This is an automated email from the ASF dual-hosted git repository.
nicholasjiang pushed a commit to branch branch-0.5
in repository https://gitbox.apache.org/repos/asf/celeborn.git
The following commit(s) were added to refs/heads/branch-0.5 by this push:
new ff0ed5e31 [CELEBORN-1662] Handle PUSH_DATA_FAIL_PARTITION_NOT_FOUND in
getPushDataFailCause
ff0ed5e31 is described below
commit ff0ed5e31191644b192ee12d881c23779c285794
Author: jiang13021 <[email protected]>
AuthorDate: Mon Oct 21 21:06:06 2024 +0800
[CELEBORN-1662] Handle PUSH_DATA_FAIL_PARTITION_NOT_FOUND in
getPushDataFailCause
### What changes were proposed in this pull request?
Add a condition at the start of the failure cause logic to check for
PUSH_DATA_FAIL_PARTITION_NOT_FOUND.
### Why are the changes needed?
Currently, the getPushDataFailCause method does not identify and handle the
PUSH_DATA_FAIL_PARTITION_NOT_FOUND error type. All other failure causes are
explicitly checked and managed, but this specific error type is overlooked.
### Does this PR introduce _any_ user-facing change?
No
### How was this patch tested?
Manual test
Closes #2833 from jiang13021/celeborn-1662.
Authored-by: jiang13021 <[email protected]>
Signed-off-by: SteNicholas <[email protected]>
(cherry picked from commit dc5f3fb96b608eb6eff4aec30f69f2c16ae5b1b2)
Signed-off-by: SteNicholas <[email protected]>
---
client/src/main/java/org/apache/celeborn/client/ShuffleClientImpl.java | 2 ++
1 file changed, 2 insertions(+)

> [Data segment]:
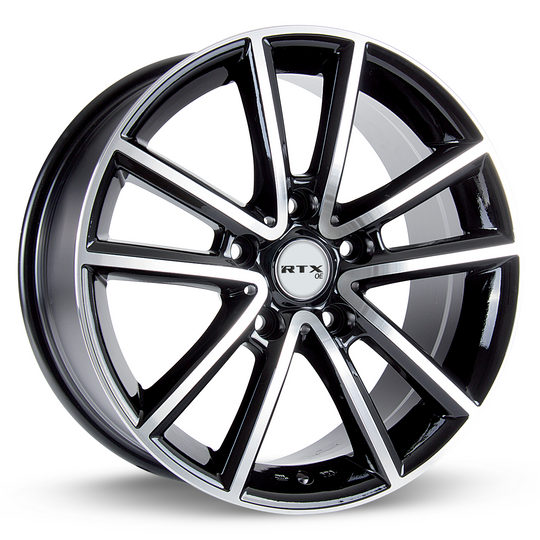 081647 - RTX OE Auburn 17X7.5 5X127 ET 35mm Black Machined -  RTX Wheels Canada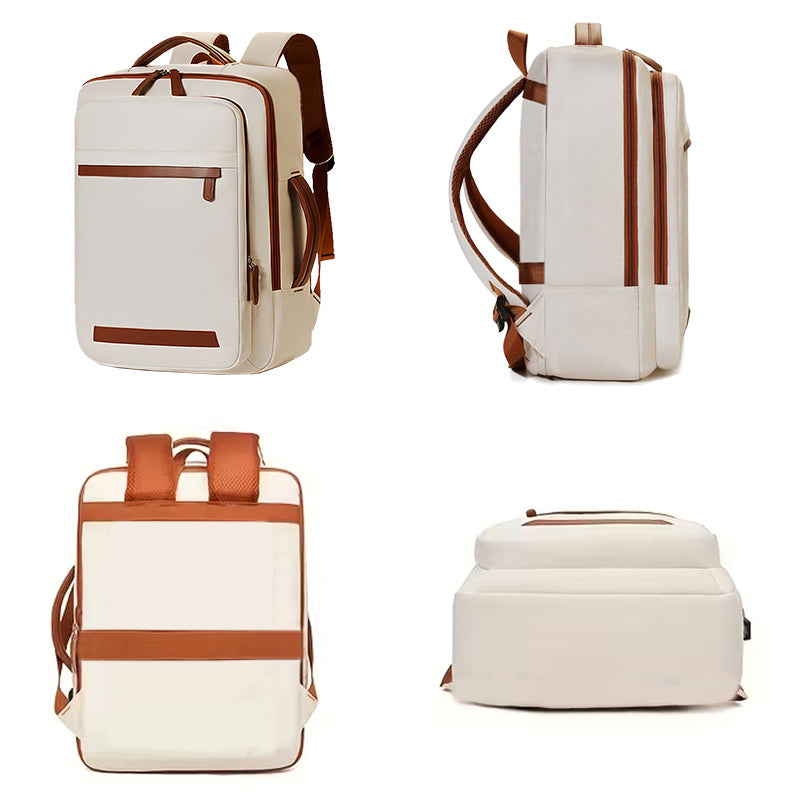 Laptop Backpack - a New Style Suitable for Spring And Summer, Ideal for Gifts, Featuring Multiple Pockets, Perfect for Commuting And Travel, Making It The Best Choice for Presents. [Zipper Direction Is Random]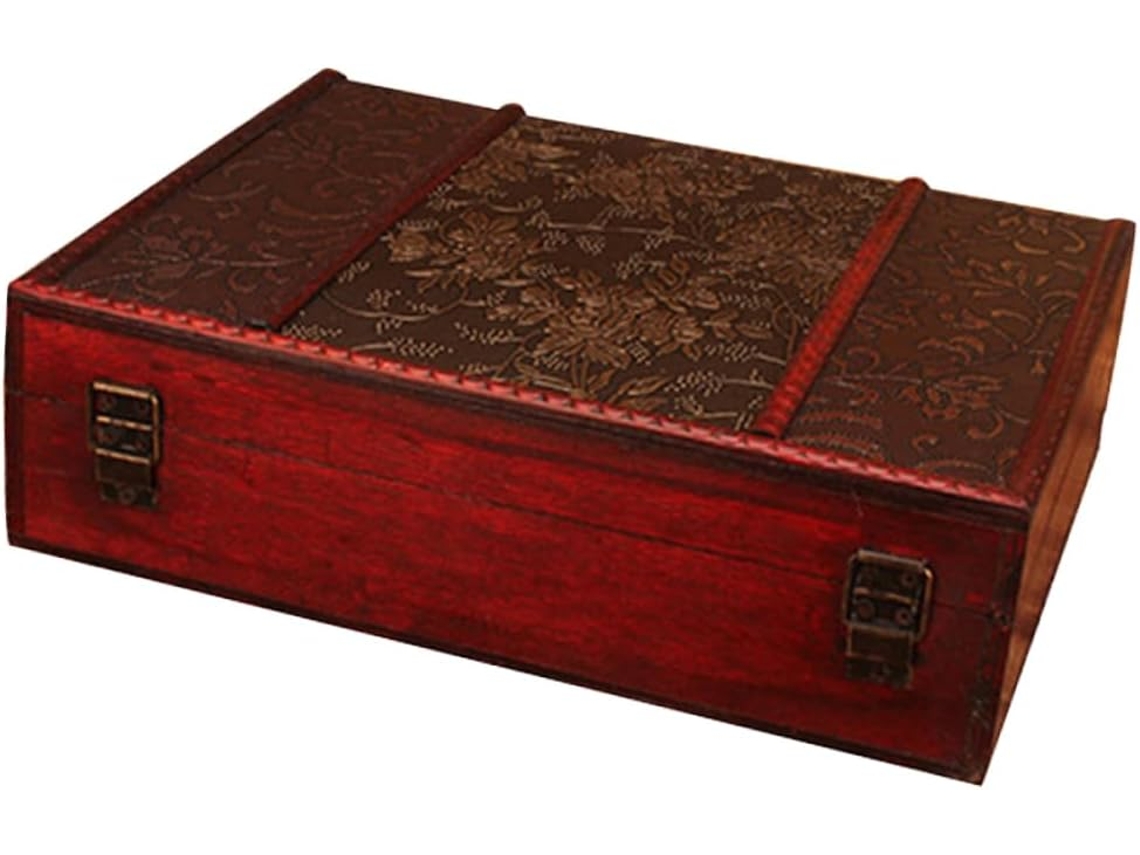 De Madeira, Estilo Vintage, Para Mesa, Caixa.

> [Work item]:
From the commit email above, copy word for word the passage between "Add a condition" and "#2833 from jiang13021/celeborn-1662.", inclusive.

> [Your response]:
Add a condition at the start of the failure cause logic to check for
PUSH_DATA_FAIL_PARTITION_NOT_FOUND.
### Why are the changes needed?
Currently, the getPushDataFailCause method does not identify and handle the
PUSH_DATA_FAIL_PARTITION_NOT_FOUND error type. All other failure causes are
explicitly checked and managed, but this specific error type is overlooked.
### Does this PR introduce _any_ user-facing change?
No
### How was this patch tested?
Manual test
Closes #2833 from jiang13021/celeborn-1662.